Sri Lanka’s family business continuity will depend on their ability to have a clear vision and retaining family unity, business leader Shiromal Cooray said.

“The failure to articulate the vision of the business in writing can be especially problematic as a company transitions from the 1st generation to the 2nd because the underlying goals are no longer as clear as they once were,” said Cooray, managing director of family owned Jetwing Travels.

Cooray was speaking an event held to highlight the hurdles that family businesses face around continuity and preserving it to the next generation.

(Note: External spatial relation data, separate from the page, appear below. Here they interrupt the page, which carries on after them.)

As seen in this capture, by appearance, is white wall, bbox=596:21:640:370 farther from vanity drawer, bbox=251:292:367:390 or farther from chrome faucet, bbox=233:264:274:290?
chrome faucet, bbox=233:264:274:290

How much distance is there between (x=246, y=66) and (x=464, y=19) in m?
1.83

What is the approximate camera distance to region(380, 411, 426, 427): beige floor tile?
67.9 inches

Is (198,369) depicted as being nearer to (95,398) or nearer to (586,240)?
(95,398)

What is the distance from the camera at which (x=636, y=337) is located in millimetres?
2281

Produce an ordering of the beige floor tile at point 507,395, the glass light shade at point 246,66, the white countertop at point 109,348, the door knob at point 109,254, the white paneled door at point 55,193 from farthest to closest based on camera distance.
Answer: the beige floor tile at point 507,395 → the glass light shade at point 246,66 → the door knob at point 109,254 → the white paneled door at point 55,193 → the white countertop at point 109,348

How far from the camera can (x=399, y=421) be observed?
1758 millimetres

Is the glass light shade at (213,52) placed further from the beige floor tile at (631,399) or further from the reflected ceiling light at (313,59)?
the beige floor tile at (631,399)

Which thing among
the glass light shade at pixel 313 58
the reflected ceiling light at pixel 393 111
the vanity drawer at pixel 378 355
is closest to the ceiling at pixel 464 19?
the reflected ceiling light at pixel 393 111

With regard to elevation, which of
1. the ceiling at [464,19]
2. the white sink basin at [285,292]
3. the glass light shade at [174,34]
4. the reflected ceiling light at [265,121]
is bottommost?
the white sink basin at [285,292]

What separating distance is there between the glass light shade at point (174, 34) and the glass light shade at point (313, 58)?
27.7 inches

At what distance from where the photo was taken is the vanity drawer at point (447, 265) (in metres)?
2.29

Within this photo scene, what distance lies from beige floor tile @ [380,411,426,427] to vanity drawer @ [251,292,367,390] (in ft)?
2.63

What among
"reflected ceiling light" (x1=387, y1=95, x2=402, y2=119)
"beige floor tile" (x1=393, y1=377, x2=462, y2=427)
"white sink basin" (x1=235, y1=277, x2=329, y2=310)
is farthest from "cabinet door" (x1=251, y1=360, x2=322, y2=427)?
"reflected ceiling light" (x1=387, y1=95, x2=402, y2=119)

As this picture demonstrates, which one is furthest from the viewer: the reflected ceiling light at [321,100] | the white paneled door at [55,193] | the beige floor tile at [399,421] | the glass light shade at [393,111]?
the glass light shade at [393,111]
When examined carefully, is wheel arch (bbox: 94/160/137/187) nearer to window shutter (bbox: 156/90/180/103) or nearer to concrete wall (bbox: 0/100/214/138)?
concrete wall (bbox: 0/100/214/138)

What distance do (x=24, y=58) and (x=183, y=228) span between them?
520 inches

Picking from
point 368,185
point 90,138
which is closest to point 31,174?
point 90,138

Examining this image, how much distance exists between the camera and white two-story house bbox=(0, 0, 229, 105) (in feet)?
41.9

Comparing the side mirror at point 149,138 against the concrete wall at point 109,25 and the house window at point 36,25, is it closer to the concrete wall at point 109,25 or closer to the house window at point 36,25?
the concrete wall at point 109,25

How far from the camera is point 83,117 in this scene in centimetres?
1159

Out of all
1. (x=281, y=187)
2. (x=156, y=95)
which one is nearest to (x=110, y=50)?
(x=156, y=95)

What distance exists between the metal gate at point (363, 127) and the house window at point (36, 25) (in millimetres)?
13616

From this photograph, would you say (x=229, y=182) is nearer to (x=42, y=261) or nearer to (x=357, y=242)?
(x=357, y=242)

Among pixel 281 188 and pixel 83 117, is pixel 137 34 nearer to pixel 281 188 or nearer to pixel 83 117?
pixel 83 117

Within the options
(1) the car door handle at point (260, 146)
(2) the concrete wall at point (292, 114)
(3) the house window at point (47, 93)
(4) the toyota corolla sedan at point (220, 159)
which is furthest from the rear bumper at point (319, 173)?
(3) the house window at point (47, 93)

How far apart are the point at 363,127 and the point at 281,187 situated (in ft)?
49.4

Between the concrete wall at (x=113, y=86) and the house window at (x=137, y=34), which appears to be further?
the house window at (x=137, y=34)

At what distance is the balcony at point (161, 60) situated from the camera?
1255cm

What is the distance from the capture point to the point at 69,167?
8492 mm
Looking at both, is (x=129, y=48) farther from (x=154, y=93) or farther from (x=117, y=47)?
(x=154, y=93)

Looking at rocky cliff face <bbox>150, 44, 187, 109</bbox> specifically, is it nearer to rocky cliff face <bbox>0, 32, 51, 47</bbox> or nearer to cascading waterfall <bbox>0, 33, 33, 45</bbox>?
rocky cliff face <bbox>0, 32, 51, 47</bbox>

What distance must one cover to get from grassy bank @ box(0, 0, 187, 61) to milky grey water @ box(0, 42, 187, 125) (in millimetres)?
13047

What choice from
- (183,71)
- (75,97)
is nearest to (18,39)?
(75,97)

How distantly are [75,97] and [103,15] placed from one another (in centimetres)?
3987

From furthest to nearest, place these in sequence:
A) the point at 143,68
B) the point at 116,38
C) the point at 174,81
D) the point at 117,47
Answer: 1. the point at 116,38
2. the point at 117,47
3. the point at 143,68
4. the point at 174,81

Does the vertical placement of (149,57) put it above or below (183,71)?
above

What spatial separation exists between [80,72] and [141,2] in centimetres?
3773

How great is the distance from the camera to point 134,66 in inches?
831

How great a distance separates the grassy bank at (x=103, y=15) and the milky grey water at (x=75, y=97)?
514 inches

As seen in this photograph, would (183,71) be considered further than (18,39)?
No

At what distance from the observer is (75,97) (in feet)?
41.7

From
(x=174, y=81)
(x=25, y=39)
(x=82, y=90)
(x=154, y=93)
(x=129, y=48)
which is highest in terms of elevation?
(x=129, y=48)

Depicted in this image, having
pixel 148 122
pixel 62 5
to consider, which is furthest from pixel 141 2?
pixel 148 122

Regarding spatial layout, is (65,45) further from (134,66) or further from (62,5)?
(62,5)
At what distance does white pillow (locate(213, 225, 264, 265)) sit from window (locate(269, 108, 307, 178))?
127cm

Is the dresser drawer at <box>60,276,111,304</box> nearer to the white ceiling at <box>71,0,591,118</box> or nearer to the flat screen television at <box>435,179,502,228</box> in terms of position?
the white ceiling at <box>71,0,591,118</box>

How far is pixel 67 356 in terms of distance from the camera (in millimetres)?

A recent survey done by STAX, a strategy consulting firm said that a combined 77 percent of family businesses either have a well-defined vision or are on the process of developing one but that on the flipside, only 58 percent of companies have their vision in writing – the rest rely upon a verbal agreement.

Ruwindhu Peiris Manager, director of STAX said Sri Lankan family firms stand on the cusp of a phenomenal opportunity as the region expands.

“Most of these firms are now managed by 2nd and 3rd generation family members who have an unprecedented advantage in terms of global education and exposure.”

First generation businessman and chairman of Laugfs Holdings, W.K.H. Wegapitiya Wegapitiya says failure to embark on timely succession planning is one of the main reasons cited for family business discontinuity.

According to the STAX survey, the majority a 68 percent of the family businesses in Sri Lanka reported that they had a succession plan that satisfied their aspirations.

However it said that some leaders are yet to develop a sense of clarity and comfort regarding the extent to which the next-generation will contribute towards the business.

The act of professionalizing involves achieving a separation between family ownership and business management, the survey added.

While family businesses can be slow to embark on this process, the majority of the firms, 94 percent surveyed, are willing to bring in external expertise; with the key reason being a perceived need for greater diversity and maturity among leadership teams.

Another significant aspect of continuing a family-owned business is innovation and diversification into hitherto unexplored realms of business in order to ensure long term sustainability.

According to the survey, 87 percent of Sri Lanka’s family businesses have considered diversification.

In general, the speakers agreed with the idea of diversification in order to avoid conflict but noted that most preferably it should be done in alignment with the core competencies of the main business.